Trabalho e carreira

Receber salário por fora: vantagem ou risco para o futuro?

6 min
Olga Teixeira
Olga Teixeira

Índice de conteúdos:

  1. O que significa receber o “salário por baixo da mesa”?
  2. Receber o salário por fora é legal?
  3. Porque é que receber o salário por fora pode sair caro?
  4. Como saber se está a receber o salário corretamente?
  5. O que fazer se estiver a receber o salário por fora?

Receber o salário por fora, ou “por baixo da mesa”, continua a ser uma prática relativamente comum em algumas empresas. O objetivo é simples: declarar apenas uma parte da remuneração às Finanças e à Segurança Social, reduzindo os descontos feitos e aumentando o valor líquido recebido todos os meses.
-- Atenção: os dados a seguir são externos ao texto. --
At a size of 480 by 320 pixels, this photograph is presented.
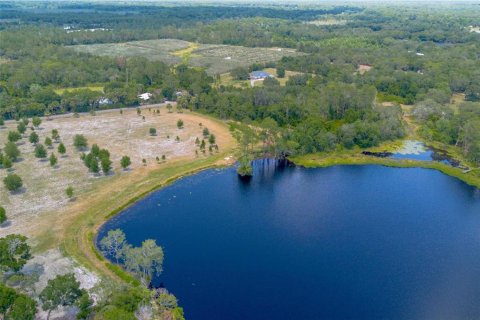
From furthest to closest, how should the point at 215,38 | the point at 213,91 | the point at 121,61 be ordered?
the point at 215,38 < the point at 121,61 < the point at 213,91

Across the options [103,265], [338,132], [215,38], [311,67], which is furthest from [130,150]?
[215,38]

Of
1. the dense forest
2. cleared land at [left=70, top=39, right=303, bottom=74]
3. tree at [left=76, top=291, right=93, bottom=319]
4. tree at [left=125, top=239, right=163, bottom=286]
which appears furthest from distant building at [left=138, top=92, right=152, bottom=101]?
tree at [left=76, top=291, right=93, bottom=319]

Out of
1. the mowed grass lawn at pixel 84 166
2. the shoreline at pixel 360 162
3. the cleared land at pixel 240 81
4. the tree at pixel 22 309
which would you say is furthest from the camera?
the cleared land at pixel 240 81

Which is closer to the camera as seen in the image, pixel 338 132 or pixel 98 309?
pixel 98 309

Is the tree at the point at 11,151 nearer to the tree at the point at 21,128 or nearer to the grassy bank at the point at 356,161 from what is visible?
the tree at the point at 21,128

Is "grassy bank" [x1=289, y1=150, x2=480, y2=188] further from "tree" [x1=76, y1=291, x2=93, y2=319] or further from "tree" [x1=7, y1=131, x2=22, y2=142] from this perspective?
"tree" [x1=7, y1=131, x2=22, y2=142]

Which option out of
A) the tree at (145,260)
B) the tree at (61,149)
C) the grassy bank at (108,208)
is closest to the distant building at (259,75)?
the grassy bank at (108,208)

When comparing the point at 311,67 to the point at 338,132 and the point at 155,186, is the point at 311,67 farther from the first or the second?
the point at 155,186
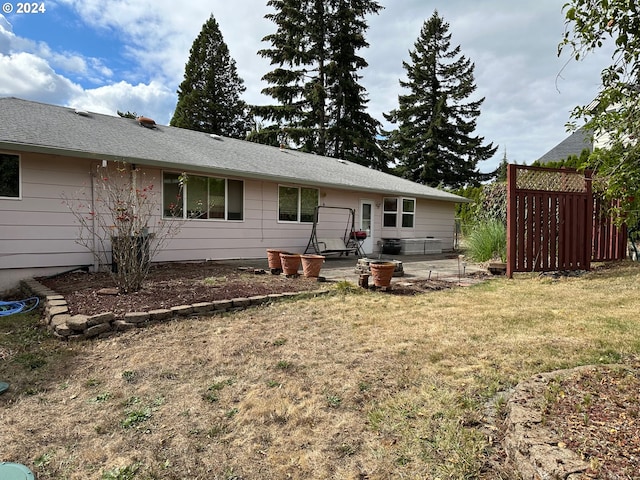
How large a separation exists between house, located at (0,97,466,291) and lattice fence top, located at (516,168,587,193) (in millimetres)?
4331

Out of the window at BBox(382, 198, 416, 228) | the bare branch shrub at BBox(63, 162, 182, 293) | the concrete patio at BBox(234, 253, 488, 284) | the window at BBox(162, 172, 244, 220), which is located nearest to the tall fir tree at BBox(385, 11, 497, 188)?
the window at BBox(382, 198, 416, 228)

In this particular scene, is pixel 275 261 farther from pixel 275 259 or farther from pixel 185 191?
pixel 185 191

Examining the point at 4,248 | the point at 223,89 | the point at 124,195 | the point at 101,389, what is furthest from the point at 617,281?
the point at 223,89

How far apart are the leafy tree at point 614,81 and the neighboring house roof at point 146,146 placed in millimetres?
6826

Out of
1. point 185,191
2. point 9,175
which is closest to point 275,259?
point 185,191

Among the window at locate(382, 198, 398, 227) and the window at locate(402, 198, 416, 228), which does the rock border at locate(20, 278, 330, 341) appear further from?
the window at locate(402, 198, 416, 228)

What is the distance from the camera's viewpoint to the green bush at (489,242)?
8820mm

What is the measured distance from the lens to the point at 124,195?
693 cm

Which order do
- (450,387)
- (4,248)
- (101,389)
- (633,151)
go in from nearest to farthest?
(633,151)
(450,387)
(101,389)
(4,248)

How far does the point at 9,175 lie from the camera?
239 inches

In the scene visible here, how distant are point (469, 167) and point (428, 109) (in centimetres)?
523

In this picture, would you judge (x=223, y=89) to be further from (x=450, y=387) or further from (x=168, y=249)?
(x=450, y=387)

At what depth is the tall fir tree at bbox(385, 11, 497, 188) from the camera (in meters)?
26.8

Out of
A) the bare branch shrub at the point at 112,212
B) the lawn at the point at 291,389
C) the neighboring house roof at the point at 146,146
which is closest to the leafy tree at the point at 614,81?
the lawn at the point at 291,389
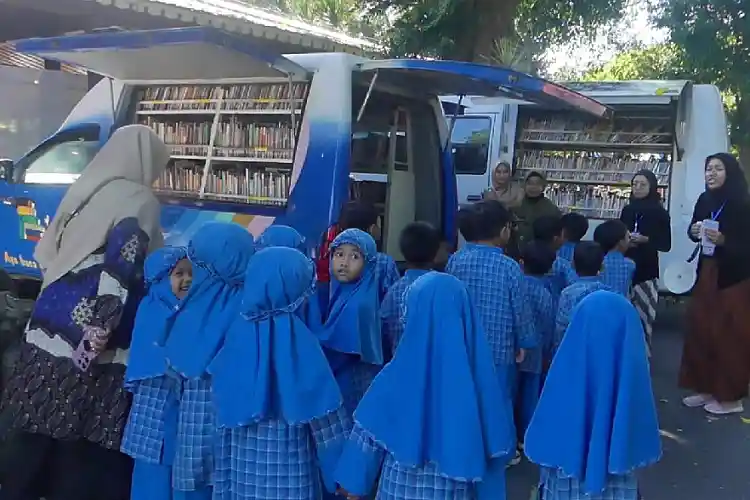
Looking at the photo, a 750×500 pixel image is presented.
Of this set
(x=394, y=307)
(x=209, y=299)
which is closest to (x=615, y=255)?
(x=394, y=307)

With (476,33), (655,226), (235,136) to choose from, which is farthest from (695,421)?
(476,33)

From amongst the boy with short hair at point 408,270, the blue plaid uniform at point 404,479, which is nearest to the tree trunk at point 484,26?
the boy with short hair at point 408,270

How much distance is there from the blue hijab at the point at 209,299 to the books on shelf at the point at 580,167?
6.83 metres

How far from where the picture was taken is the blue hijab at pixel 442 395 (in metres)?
2.50

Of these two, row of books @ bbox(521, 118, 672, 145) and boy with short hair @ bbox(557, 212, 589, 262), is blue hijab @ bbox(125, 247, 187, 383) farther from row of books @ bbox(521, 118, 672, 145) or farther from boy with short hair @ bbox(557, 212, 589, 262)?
row of books @ bbox(521, 118, 672, 145)

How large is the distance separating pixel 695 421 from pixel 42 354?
4.38 metres

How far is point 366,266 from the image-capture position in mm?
A: 3951

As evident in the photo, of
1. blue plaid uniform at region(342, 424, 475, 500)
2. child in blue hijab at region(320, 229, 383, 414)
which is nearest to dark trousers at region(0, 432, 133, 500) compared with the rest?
child in blue hijab at region(320, 229, 383, 414)

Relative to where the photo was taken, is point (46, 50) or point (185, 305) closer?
point (185, 305)

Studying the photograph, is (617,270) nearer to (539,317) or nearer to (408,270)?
(539,317)

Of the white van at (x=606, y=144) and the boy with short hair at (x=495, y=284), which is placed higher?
the white van at (x=606, y=144)

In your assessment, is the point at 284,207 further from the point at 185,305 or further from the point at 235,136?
the point at 185,305

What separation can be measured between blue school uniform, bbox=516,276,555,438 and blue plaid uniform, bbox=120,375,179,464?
2.08 metres

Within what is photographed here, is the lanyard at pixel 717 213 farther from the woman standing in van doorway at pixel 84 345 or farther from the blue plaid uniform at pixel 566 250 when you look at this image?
the woman standing in van doorway at pixel 84 345
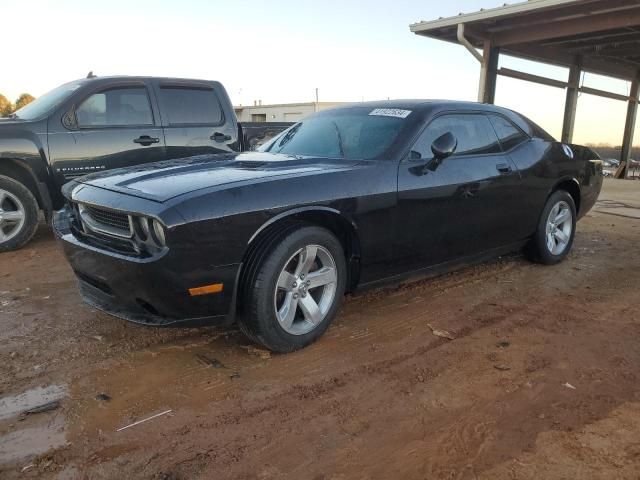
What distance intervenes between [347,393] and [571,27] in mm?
12089

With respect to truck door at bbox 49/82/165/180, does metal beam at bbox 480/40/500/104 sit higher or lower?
higher

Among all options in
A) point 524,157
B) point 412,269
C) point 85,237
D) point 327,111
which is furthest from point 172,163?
point 524,157

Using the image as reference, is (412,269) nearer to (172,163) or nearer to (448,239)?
(448,239)

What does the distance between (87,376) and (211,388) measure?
0.71m

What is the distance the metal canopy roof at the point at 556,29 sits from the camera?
10.7 m

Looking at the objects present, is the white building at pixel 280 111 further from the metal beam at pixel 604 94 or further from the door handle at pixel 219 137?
the door handle at pixel 219 137

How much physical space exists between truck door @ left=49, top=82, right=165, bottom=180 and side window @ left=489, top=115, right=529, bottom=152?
375cm

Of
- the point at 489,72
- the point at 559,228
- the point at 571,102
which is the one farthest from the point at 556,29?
the point at 559,228

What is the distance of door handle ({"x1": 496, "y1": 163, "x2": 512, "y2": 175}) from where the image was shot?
14.3ft

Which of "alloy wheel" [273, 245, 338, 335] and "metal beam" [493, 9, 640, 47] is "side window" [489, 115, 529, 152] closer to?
"alloy wheel" [273, 245, 338, 335]

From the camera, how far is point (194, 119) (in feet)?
21.4

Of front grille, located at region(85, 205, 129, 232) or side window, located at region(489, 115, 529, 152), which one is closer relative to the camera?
front grille, located at region(85, 205, 129, 232)

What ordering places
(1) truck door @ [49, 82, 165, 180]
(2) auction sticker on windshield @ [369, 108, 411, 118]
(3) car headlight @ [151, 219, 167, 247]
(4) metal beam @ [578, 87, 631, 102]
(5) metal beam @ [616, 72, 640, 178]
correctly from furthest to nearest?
(5) metal beam @ [616, 72, 640, 178]
(4) metal beam @ [578, 87, 631, 102]
(1) truck door @ [49, 82, 165, 180]
(2) auction sticker on windshield @ [369, 108, 411, 118]
(3) car headlight @ [151, 219, 167, 247]

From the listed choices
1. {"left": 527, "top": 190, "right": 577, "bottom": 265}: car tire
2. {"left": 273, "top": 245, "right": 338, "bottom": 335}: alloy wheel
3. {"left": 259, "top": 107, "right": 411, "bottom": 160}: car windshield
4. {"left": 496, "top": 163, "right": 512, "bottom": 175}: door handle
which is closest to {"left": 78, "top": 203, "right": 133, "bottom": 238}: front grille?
{"left": 273, "top": 245, "right": 338, "bottom": 335}: alloy wheel
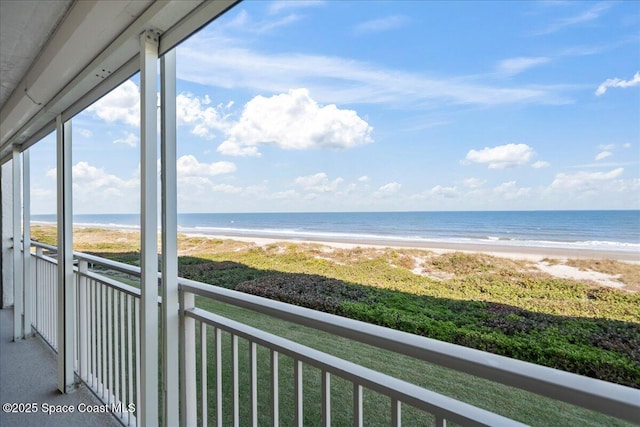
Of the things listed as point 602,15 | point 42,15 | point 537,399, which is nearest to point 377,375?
point 537,399

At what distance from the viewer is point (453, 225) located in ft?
6.15

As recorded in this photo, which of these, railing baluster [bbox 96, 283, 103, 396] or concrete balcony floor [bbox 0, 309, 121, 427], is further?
railing baluster [bbox 96, 283, 103, 396]

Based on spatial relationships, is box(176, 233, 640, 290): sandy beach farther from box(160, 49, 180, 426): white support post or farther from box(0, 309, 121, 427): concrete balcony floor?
box(0, 309, 121, 427): concrete balcony floor

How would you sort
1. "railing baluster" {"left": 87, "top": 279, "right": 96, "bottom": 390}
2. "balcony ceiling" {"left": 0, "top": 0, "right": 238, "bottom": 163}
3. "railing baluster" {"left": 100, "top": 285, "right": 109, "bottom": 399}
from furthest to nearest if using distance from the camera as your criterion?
"railing baluster" {"left": 87, "top": 279, "right": 96, "bottom": 390} < "railing baluster" {"left": 100, "top": 285, "right": 109, "bottom": 399} < "balcony ceiling" {"left": 0, "top": 0, "right": 238, "bottom": 163}

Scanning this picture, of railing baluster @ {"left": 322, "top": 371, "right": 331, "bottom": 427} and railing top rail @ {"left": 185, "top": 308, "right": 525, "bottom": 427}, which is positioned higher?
railing top rail @ {"left": 185, "top": 308, "right": 525, "bottom": 427}

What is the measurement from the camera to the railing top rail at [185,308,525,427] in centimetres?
70

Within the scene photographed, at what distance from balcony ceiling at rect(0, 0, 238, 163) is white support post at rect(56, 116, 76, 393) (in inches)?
10.1

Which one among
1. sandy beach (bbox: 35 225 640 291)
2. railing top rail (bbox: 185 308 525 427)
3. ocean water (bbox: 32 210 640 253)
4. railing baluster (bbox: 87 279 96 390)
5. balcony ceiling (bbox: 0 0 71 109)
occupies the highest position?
balcony ceiling (bbox: 0 0 71 109)

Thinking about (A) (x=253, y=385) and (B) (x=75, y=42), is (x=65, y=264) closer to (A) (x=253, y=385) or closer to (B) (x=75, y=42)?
(B) (x=75, y=42)

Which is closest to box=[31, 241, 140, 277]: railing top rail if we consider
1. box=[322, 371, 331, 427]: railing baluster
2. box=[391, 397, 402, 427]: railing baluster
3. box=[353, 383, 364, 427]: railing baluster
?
box=[322, 371, 331, 427]: railing baluster

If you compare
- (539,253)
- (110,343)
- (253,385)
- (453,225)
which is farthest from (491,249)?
(110,343)

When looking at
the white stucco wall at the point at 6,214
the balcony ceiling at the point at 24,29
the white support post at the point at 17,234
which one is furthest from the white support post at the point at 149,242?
the white stucco wall at the point at 6,214

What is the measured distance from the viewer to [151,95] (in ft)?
5.02

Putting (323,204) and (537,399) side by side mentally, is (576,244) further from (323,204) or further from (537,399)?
(323,204)
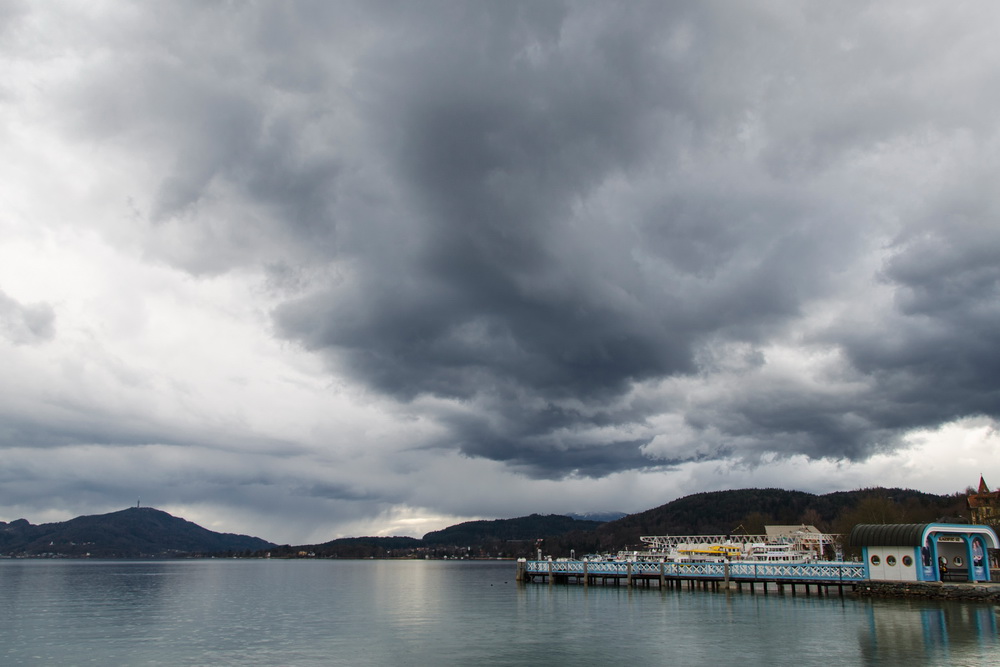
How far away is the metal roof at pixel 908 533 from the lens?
73.0 meters

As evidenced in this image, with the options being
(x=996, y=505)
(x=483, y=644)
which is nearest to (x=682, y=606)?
(x=483, y=644)

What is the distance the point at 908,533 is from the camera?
73.9 meters

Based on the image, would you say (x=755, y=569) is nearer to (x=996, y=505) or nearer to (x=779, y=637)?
(x=779, y=637)

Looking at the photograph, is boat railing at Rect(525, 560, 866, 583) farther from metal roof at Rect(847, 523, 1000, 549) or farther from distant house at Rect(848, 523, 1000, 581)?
metal roof at Rect(847, 523, 1000, 549)

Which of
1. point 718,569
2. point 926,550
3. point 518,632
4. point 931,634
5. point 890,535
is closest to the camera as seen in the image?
point 931,634

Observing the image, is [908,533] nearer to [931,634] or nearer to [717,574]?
[931,634]

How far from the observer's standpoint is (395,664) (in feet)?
141

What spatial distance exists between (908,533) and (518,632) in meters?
45.8

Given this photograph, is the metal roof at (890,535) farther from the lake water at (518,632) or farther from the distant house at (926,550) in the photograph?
the lake water at (518,632)

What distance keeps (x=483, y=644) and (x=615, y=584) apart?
67408 mm

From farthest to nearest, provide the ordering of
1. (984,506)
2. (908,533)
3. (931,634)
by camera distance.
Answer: (984,506) → (908,533) → (931,634)

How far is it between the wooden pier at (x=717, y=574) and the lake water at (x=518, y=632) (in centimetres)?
323

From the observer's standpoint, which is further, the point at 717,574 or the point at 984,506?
the point at 984,506

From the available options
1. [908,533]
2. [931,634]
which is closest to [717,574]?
[908,533]
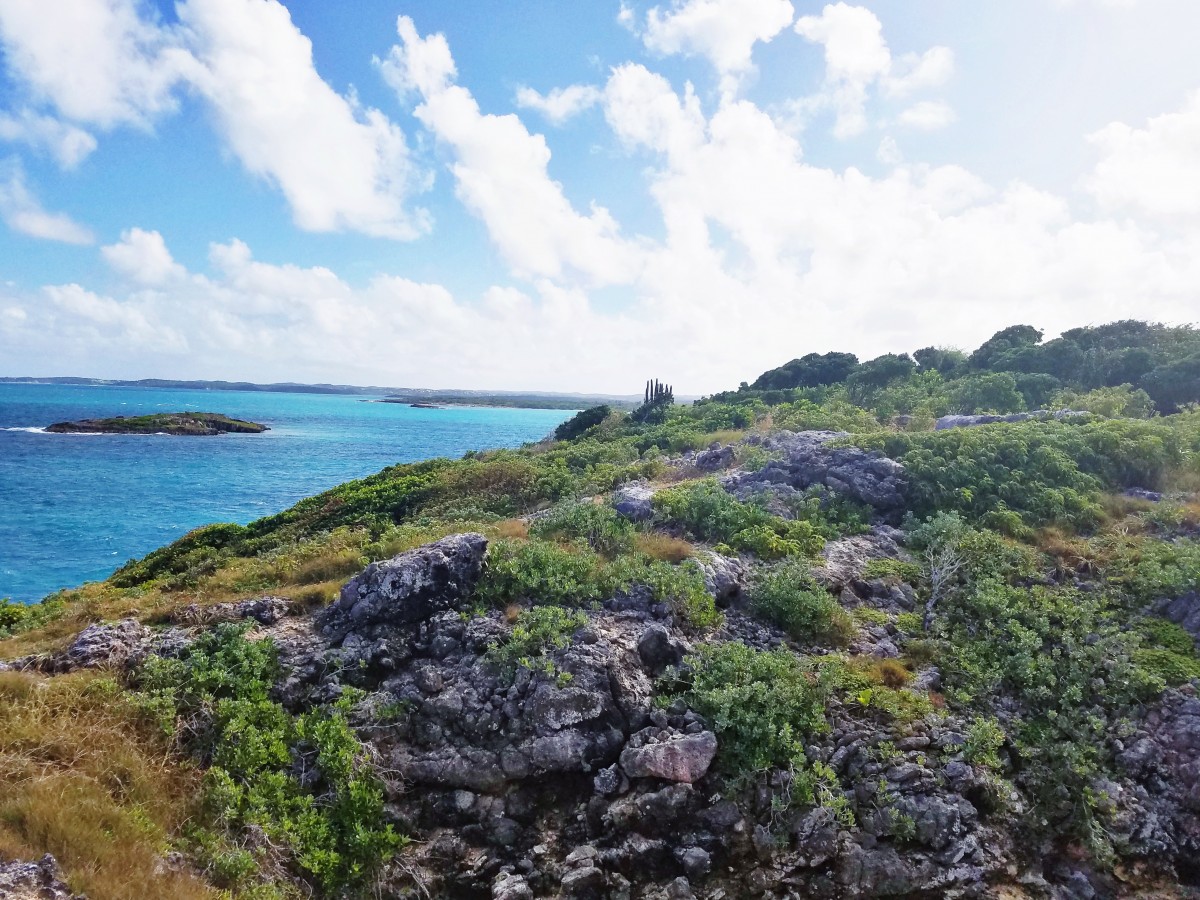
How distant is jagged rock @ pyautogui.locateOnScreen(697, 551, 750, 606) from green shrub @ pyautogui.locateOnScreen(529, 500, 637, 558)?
1.53 meters

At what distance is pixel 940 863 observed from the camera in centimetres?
654

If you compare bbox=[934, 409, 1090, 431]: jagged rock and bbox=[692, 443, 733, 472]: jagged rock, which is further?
bbox=[934, 409, 1090, 431]: jagged rock

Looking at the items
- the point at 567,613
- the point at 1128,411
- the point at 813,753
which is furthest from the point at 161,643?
the point at 1128,411

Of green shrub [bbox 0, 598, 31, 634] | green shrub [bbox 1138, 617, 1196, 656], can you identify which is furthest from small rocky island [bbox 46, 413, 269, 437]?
green shrub [bbox 1138, 617, 1196, 656]

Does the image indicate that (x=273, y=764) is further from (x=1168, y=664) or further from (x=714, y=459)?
(x=714, y=459)

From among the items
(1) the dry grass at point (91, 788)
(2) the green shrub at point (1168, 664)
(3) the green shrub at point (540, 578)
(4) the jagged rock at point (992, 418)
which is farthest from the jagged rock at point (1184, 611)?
(1) the dry grass at point (91, 788)

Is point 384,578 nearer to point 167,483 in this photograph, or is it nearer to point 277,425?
point 167,483

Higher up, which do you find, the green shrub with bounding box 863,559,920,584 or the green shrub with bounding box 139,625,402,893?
the green shrub with bounding box 863,559,920,584

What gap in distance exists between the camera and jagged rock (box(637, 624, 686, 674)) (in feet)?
28.5

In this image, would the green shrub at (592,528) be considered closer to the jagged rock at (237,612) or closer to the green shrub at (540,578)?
the green shrub at (540,578)

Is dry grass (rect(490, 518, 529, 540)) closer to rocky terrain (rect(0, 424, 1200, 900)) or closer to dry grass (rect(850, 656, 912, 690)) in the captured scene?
rocky terrain (rect(0, 424, 1200, 900))

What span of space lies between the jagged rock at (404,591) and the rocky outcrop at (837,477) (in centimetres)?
733

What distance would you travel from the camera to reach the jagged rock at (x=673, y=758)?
23.6ft

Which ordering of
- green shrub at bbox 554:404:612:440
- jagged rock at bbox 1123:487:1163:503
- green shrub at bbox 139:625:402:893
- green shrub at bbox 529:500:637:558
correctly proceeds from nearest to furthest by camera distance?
1. green shrub at bbox 139:625:402:893
2. green shrub at bbox 529:500:637:558
3. jagged rock at bbox 1123:487:1163:503
4. green shrub at bbox 554:404:612:440
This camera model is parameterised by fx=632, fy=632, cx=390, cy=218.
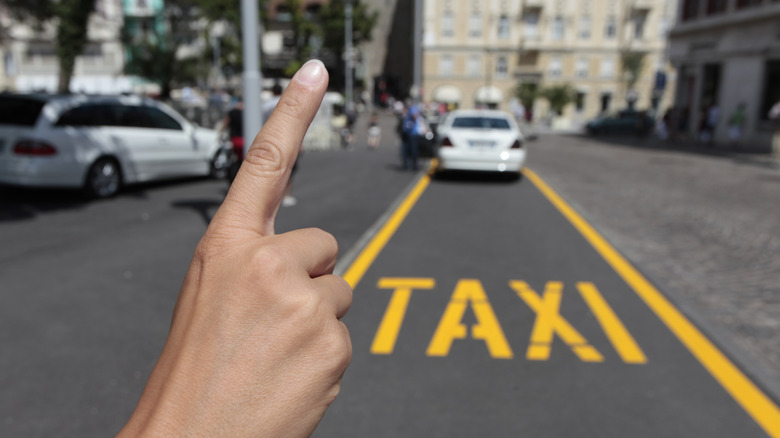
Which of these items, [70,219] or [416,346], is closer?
[416,346]

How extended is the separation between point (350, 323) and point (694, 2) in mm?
33214

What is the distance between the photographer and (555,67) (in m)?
58.8

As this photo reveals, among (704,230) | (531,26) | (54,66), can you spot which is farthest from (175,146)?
(54,66)

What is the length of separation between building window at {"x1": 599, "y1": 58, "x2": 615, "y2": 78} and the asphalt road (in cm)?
5439

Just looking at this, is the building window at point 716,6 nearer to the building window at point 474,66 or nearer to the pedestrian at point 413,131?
the pedestrian at point 413,131

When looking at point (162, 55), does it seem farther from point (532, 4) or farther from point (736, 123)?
point (532, 4)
À primeira vista, pode parecer uma vantagem. No entanto, antes de aceitar este tipo de acordo, convém fazer bem as contas. Embora a curto prazo possa receber mais dinheiro, a parte do salário que não é declarada não conta para a reforma, para o subsídio de desemprego, para uma eventual baixa médica ou para outros direitos sociais.

Além disso, trata-se de uma prática ilegal, que pode ter consequências tanto para o trabalhador como para a empresa.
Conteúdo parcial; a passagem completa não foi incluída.